After the installation, you can run

foundry install qpdk777/DOJ --no-commit
forge init

Then open foundry.toml in the root folder of your project, insert the code below and save

remappings = [
    '@qpdk777/DOJ=lib/DOJ/src',
]

Now you can create your smart contract problems in ./src .

To create a problem, you need to:

  • write the content of you problem and encode it with base64 to generate an URI
  • inherit SolutionInterface interface, which defines the functions that an solution contract must implement
  • inherit Judge contract and override judge() function, in which you can test whether a solution is right or wrong
  • write a script to deploy everything, where you can set the testCaseNumber, gasLimit and other parameters.

To provide a solution, you need to:

  • implement the SolutionInterface of that problem
  • design and implement an excellent algorithm to solve this problem
  • write a script to deploy your solution
  • call enterJudge with the address of your solution and get the result of the judge

Example

For Quick Sort problem, I write three solutions - quick sort, merge sort and bubble sort, whose time complexities are $O(n\log n)$, $O(n\log n)$ and $O(n^2)$ respectively.
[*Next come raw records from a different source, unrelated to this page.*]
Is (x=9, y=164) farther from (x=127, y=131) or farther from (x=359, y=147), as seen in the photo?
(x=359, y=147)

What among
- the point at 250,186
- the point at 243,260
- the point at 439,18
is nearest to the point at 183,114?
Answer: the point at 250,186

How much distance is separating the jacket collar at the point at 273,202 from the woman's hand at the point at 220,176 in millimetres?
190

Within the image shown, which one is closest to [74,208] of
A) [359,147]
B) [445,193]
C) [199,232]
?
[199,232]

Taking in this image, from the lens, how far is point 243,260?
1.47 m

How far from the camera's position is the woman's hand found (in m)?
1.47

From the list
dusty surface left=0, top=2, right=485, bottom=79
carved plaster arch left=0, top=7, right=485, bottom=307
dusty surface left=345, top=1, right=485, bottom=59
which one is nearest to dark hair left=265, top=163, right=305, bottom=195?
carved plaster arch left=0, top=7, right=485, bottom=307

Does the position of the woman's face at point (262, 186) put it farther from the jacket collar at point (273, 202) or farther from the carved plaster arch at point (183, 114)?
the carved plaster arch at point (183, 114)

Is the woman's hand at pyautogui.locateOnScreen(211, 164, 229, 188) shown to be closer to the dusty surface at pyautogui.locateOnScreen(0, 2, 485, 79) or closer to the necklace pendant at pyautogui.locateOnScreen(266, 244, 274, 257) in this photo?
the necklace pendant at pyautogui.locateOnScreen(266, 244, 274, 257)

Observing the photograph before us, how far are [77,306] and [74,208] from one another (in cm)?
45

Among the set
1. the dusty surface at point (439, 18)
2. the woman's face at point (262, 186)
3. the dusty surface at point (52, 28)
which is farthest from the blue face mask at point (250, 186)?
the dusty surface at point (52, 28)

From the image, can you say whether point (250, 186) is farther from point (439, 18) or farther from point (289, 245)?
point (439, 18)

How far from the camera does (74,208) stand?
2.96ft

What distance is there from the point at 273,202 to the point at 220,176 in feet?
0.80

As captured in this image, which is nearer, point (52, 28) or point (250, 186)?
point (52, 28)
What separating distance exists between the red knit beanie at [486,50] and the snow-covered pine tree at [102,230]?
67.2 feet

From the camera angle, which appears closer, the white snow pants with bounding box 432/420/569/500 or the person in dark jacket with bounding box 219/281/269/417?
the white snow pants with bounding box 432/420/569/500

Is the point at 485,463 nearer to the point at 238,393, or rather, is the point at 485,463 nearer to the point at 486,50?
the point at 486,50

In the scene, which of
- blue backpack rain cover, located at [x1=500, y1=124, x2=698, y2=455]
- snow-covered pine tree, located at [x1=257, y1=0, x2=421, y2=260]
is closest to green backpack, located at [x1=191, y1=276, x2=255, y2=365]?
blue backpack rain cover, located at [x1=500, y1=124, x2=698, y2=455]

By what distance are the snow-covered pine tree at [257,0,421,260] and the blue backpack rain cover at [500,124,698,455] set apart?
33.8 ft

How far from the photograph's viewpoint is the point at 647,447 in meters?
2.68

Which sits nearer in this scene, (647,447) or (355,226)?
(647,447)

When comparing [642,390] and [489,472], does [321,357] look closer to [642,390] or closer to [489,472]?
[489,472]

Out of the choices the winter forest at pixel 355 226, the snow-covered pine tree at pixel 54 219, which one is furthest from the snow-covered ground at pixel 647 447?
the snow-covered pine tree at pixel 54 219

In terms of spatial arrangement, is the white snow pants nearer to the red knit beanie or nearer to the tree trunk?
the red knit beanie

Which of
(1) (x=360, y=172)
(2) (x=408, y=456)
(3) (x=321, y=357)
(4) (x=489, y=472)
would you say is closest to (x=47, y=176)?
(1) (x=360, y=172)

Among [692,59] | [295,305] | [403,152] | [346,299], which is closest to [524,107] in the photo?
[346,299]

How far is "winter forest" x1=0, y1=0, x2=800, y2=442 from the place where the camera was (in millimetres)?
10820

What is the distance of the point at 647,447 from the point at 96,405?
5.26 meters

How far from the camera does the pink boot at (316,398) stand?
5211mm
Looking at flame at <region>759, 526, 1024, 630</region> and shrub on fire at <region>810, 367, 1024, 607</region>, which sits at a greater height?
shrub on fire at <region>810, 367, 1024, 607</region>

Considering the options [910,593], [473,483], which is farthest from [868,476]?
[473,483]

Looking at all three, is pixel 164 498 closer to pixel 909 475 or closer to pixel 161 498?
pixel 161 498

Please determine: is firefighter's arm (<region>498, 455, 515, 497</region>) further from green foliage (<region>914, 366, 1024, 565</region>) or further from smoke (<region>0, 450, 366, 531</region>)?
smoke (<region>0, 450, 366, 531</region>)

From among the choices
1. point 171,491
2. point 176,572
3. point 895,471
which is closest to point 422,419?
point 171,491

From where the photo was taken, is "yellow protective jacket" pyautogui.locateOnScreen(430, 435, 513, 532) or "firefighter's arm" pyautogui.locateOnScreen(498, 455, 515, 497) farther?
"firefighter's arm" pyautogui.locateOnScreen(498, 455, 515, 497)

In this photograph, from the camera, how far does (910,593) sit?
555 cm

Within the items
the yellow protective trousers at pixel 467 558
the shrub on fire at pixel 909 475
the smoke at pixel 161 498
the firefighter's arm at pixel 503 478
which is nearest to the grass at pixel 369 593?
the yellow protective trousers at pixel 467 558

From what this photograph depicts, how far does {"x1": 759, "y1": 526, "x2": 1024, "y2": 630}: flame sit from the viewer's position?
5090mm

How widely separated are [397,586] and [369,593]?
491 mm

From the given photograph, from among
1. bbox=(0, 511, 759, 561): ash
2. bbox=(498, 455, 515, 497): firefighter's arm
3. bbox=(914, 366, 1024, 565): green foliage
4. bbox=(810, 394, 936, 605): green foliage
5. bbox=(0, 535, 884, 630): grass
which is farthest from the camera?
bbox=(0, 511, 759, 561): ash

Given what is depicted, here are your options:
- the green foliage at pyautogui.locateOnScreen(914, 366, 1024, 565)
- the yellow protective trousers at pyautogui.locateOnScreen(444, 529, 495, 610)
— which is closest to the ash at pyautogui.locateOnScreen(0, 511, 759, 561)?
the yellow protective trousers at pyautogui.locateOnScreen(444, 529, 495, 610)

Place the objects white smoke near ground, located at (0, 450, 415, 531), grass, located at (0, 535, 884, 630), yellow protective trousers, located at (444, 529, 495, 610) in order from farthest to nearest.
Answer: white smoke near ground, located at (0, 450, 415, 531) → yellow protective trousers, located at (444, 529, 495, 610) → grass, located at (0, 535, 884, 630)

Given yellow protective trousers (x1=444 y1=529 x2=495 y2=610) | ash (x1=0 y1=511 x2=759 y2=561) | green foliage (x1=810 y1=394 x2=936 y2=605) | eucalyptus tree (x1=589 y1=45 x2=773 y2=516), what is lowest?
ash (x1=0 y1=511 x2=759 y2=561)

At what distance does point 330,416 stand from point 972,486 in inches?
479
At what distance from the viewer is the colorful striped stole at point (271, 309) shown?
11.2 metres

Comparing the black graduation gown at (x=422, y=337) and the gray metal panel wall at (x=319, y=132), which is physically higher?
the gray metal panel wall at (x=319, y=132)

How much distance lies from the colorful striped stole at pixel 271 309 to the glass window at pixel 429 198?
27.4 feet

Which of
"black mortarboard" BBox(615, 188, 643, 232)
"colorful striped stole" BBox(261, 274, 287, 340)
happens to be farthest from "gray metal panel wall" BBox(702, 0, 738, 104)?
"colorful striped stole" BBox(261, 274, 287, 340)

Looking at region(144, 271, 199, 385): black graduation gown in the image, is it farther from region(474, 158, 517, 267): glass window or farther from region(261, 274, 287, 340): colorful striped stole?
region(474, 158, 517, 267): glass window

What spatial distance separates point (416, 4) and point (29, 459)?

Here comes their gas usage comparison. As the scale of the array grows, their performances become extremely distinct.

Gas Usage in linear Gas Usage in logarithm
Gas Usage in linear Alt text

The gas usage of quick sort and merge sort, which are of the same time complexity, grows together slowly, while that of bubble sort pumps up rapidly.

This proves that we can use the time complexity to distinguish which one is a better solution. It also allows some linear spare time to avoid unexpected and unpleasant TLE (GLE in DOJ, which means Gas Limit Exceeded).